Transcribe word for word the part of the text on discharge tests of recovered battery cells, starting with "The second verification" and going on through "the recovered cell.".

SELECTED EXCERPT =>
━━━━━━━━

Test of the capacity of the short-circuited cell was realized for five values of discharging currents, i.e., 13 A, 20 A, 40 A, 80 A, and 120 A. Initially recovered cell was tested. At the same time, consequently, the reference sample has undergone a similar test. The profiles of battery voltage during individual discharging states for the recovered and new cell are graphically interpreted on Figure 14, Figure 15 and Figure 16.
From Figure 14 and Figure 15 is visible that for discharging current between 13 A–80 A recovered cell is delivering a similar number of ampere-hours compared to the new cell. The visible difference is valid for the case of 120 A (Figure 16), where the recovered cell provides just half of the capacity of the new cell. A detailed summary of the results from this test is listed in Table 5.

4.2. Verification of Regeneration Algorithm of Deeply Discharged Cell

The second verification test of the recovery algorithm for the deeply discharged cell was realized for four values of discharging currents, i.e., 20 A, 40 A, 60 A, and 80 A. Recovered cell was compared with unused (new) cell, which was initially formatted.
Figure 17 shows the voltage profile of recovered and new cells for 20 A and 40 A of discharging current. For 20 A situation, the new cell delivers an app. 60 Ah, more precisely 60.869 Ah during 3 h 2 min 46 s. The highest temperature on the surface of the cell achieved 35.397 °C. On the other side, the recovered cell delivers just 43.608 Ah what is more than 17 Ah less compared to the new cell. For the test with 40 A of discharging current, the new cell delivered 59.468 Ah and recovered 42,536 Ah. During both tests, the temperature on the surface of the cell raised to 39.16 °C, i.e., 3.46 °C more compared to the recovered cell.

━━━━━━━━

GIVEN INFORMATION =>
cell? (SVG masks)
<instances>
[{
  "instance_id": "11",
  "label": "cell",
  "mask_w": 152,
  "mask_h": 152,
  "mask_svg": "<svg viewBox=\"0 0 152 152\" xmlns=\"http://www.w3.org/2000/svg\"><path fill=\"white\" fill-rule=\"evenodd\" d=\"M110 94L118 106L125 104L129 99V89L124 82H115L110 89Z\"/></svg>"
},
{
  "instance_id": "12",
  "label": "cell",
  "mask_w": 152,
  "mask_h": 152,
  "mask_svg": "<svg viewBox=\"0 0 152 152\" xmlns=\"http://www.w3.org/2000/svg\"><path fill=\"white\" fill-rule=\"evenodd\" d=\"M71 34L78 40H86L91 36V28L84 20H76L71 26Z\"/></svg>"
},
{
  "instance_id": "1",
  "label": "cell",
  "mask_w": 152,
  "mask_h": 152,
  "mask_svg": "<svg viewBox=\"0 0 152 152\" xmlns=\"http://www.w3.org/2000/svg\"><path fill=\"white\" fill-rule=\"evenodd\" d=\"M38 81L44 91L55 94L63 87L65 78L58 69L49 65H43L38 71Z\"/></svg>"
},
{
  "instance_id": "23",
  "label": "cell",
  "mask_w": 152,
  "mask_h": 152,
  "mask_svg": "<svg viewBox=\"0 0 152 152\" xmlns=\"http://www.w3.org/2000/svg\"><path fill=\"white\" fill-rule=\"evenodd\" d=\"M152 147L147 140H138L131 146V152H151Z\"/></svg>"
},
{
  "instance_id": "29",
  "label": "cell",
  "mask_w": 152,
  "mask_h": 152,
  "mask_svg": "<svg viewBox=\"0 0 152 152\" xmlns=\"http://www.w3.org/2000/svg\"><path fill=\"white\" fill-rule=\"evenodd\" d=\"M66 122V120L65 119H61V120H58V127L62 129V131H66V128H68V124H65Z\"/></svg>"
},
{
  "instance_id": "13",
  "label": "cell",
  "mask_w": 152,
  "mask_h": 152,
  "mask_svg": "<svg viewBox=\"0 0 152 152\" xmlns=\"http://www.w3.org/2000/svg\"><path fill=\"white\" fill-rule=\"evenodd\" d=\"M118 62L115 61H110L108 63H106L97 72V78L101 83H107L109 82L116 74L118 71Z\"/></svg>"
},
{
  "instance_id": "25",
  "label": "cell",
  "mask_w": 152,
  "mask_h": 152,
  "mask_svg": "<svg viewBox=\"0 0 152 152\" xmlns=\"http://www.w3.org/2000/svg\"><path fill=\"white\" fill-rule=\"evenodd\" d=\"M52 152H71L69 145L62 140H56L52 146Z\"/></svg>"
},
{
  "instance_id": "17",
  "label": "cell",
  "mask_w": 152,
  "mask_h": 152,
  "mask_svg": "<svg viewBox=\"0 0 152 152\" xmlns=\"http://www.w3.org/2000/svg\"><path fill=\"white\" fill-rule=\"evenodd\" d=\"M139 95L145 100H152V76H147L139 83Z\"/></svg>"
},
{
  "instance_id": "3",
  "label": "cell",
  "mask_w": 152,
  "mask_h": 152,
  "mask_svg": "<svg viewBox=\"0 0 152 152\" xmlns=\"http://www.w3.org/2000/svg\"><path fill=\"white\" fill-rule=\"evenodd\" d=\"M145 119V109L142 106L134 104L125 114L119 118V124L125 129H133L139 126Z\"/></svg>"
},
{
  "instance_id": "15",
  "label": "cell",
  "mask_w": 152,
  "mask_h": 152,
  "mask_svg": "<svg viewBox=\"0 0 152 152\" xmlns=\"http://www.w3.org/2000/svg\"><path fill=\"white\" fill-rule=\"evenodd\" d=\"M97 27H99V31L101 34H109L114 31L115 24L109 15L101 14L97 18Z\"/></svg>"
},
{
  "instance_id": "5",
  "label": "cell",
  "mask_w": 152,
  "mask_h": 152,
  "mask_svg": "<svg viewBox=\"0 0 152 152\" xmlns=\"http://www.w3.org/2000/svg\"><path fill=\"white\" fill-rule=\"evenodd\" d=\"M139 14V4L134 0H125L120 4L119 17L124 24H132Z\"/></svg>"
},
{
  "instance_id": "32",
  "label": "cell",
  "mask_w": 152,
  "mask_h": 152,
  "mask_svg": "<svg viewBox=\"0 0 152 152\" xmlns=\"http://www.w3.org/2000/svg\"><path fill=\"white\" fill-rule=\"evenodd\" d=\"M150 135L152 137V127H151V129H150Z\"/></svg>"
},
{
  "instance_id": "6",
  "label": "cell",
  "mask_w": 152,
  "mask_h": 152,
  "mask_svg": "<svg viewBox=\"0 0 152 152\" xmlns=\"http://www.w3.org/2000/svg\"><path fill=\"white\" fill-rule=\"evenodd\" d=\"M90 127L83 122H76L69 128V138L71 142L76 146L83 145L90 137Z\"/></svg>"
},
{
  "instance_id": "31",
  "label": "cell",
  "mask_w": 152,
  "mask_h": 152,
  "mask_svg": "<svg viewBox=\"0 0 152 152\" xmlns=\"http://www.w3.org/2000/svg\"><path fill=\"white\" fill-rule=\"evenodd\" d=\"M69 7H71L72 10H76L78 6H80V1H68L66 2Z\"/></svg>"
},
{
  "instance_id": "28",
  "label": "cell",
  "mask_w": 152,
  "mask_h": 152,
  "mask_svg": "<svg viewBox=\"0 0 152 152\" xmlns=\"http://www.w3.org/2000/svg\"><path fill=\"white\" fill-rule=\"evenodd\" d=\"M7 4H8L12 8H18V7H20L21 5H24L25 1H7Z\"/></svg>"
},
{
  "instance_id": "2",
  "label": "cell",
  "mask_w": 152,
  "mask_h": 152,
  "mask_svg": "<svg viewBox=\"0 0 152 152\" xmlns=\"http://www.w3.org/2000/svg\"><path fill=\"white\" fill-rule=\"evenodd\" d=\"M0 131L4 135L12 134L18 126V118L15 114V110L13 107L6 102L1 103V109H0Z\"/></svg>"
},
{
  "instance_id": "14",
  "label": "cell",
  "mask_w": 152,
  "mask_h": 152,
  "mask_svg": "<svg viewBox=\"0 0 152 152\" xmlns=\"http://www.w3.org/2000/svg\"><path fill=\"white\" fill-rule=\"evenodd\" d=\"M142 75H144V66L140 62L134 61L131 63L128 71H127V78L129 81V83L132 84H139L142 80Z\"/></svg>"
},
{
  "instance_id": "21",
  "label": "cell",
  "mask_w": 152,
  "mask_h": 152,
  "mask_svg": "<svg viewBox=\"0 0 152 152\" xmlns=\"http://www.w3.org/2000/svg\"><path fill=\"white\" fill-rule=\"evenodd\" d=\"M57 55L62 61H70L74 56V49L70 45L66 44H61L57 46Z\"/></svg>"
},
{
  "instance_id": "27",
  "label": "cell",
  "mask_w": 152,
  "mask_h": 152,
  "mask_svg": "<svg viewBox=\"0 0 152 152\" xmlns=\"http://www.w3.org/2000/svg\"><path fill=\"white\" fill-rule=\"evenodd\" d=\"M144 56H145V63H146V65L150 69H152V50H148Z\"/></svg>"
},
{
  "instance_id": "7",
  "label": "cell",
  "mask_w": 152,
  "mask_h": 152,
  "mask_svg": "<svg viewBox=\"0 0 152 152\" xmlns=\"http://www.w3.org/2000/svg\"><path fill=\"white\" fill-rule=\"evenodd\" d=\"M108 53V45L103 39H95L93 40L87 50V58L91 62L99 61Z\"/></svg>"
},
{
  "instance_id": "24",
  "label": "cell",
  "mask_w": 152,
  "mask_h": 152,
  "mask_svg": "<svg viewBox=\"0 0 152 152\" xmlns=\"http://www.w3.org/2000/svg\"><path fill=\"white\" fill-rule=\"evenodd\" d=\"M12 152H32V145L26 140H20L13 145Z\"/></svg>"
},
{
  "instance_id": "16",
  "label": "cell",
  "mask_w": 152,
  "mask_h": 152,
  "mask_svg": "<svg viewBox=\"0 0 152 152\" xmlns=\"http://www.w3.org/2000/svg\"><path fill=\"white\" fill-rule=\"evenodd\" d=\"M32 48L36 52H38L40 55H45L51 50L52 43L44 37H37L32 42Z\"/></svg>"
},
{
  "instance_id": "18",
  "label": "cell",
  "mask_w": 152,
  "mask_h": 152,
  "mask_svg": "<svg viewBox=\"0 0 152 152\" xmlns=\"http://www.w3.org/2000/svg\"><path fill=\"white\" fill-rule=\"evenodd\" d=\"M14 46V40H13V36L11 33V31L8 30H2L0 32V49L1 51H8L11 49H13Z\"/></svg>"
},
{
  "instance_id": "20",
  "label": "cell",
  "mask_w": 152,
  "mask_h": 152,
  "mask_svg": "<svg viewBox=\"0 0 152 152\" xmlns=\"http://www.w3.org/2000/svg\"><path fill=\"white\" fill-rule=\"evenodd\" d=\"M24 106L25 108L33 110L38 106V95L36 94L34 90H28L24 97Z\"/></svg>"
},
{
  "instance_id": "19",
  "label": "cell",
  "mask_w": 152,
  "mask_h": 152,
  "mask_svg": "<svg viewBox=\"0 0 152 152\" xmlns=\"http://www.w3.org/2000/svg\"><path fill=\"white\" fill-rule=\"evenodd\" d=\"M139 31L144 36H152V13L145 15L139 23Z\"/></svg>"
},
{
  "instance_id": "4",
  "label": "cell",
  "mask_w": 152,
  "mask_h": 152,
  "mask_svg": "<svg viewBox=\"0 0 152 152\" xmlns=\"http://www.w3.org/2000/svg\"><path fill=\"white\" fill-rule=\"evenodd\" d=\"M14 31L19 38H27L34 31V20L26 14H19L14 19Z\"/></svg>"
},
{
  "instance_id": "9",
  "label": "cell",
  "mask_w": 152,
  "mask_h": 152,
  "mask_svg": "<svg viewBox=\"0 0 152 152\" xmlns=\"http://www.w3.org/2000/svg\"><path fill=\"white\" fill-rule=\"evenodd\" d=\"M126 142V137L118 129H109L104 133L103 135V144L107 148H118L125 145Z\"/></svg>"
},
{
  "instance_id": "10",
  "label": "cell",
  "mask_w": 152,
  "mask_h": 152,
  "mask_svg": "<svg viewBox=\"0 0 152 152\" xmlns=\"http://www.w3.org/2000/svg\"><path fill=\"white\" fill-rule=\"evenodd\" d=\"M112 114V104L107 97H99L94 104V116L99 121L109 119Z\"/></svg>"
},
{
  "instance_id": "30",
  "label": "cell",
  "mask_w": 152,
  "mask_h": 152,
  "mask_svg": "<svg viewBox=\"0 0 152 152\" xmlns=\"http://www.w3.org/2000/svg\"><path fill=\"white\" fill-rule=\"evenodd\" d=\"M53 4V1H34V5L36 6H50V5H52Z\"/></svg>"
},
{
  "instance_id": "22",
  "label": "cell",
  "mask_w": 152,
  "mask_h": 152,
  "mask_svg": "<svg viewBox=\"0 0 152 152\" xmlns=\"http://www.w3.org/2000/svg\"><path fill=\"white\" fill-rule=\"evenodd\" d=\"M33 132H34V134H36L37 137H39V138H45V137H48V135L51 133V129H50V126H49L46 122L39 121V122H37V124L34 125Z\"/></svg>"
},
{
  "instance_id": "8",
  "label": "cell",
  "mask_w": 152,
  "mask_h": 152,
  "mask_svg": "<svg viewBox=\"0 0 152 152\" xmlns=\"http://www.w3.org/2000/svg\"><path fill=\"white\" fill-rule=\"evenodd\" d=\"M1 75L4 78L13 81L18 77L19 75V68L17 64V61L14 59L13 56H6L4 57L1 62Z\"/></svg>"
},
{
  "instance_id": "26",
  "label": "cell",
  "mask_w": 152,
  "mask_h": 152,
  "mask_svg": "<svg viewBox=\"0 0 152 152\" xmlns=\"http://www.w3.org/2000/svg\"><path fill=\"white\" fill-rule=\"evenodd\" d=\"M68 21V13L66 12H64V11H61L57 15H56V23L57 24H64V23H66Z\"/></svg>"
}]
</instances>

━━━━━━━━

RESULT BELOW =>
The second verification test of the recovery algorithm for the deeply discharged cell was realized for four values of discharging currents, i.e., 20 A, 40 A, 60 A, and 80 A. Recovered cell was compared with unused (new) cell, which was initially formatted.
Figure 17 shows the voltage profile of recovered and new cells for 20 A and 40 A of discharging current. For 20 A situation, the new cell delivers an app. 60 Ah, more precisely 60.869 Ah during 3 h 2 min 46 s. The highest temperature on the surface of the cell achieved 35.397 °C. On the other side, the recovered cell delivers just 43.608 Ah what is more than 17 Ah less compared to the new cell. For the test with 40 A of discharging current, the new cell delivered 59.468 Ah and recovered 42,536 Ah. During both tests, the temperature on the surface of the cell raised to 39.16 °C, i.e., 3.46 °C more compared to the recovered cell.